Due parole su Jean-Claude Izzo, Marinai perduti, e/o
Belle parole, innanzitutto. Perché il libro è molto bello. Soprattutto, mi sono piaciuti molto i personaggi. Piaciuti artisticamente intendo. Personaggi che sono enigmi, come gli uomini e le donne vere: complessi, contraddittori.
Indefinibili, perché in movimento: mutano, ritornano sui loro passi, provano a correggersi, farsi perdonare, perdonano; ad amare ancora, di nuovo: a sperare di essere di nuovo amati. Ricordano il loro passato lo interpretano, non sempre allo stesso modo.
In particolare, lasciano il segno Abdul, il capitano; e Diamantis, il secondo della nave. Soli, o quasi, sull’Aldébaran, cargo abbandonato dall’armatore nel porto di Marsiglia.
Fermi a ricordare le ferite del passato; alcune ferite non solo morali; vere ferite, sulla carne. La loro attesa è una falsa attesa: sanno che la loro nave non riprenderà il mare; l’attesa però li spinge a considerare un’altra volta la loro vita e il tempo che hanno davanti: l’amore che hanno dato e quello avrebbero dovuto dare soprattutto. E quella spinta ad andare in mare, lasciando gli altri a terra. Ad aspettare.
Molte pagine sono disperate; o forse sembrano disperate. Le ultime però – nonostante la grande intesità drammatica degli eventi, il loro precipitare irreversibile – sono pagine, in fondo, di speranza. Soprattutto grazie alle donne della storia. L’amore della sua vita che arriva dall’Africa a sorreggere Abdul; una tenera donna francese che accoglie Diamantis e il suo dolore e lo trasforma in un dolore che può essere riportato alla vita; una giovane donna che inconsapevolmente è una traccia vivente che potrebbe riscattare il passato.

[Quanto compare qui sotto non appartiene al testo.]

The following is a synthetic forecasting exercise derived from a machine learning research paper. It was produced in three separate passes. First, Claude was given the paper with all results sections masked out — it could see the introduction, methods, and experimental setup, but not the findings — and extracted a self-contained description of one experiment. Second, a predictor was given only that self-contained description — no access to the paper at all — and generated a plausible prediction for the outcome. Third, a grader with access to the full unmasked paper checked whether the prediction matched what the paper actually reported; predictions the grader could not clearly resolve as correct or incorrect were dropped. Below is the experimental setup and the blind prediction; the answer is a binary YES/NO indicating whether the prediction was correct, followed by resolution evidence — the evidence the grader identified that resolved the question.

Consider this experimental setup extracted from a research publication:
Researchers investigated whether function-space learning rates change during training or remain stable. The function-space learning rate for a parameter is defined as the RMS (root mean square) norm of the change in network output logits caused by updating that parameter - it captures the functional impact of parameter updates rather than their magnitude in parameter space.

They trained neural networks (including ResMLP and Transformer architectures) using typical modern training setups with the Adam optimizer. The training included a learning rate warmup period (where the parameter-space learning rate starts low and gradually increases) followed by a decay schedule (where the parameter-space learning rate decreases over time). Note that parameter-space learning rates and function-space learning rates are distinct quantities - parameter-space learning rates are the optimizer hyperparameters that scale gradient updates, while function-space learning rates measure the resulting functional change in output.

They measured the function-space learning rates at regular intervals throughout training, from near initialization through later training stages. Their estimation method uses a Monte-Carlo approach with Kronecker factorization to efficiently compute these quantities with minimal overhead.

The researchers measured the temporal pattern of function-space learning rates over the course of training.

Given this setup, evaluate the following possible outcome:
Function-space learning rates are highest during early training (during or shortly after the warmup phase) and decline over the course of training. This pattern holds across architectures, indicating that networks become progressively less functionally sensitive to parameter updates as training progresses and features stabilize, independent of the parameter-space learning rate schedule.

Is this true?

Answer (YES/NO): NO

La scrittura di Izzo in questo libro (non ne ho letti altri) mi ha lasciato però qualche dubbio in alcuni momenti: quando il narratore spiega i sentimenti e i pensieri dei personaggi: a volte lo fa troppo esplicitamente, formulando in modo preciso e quasi privo di dubbi, sensazioni, idee e considerazioni. I personaggi sono molto forti enigmatici, un intervento onniscente meno marcato non avrebbe ridotto la loro forza e ne avrebbe forse preservato maggiormente il mistero e la complessità.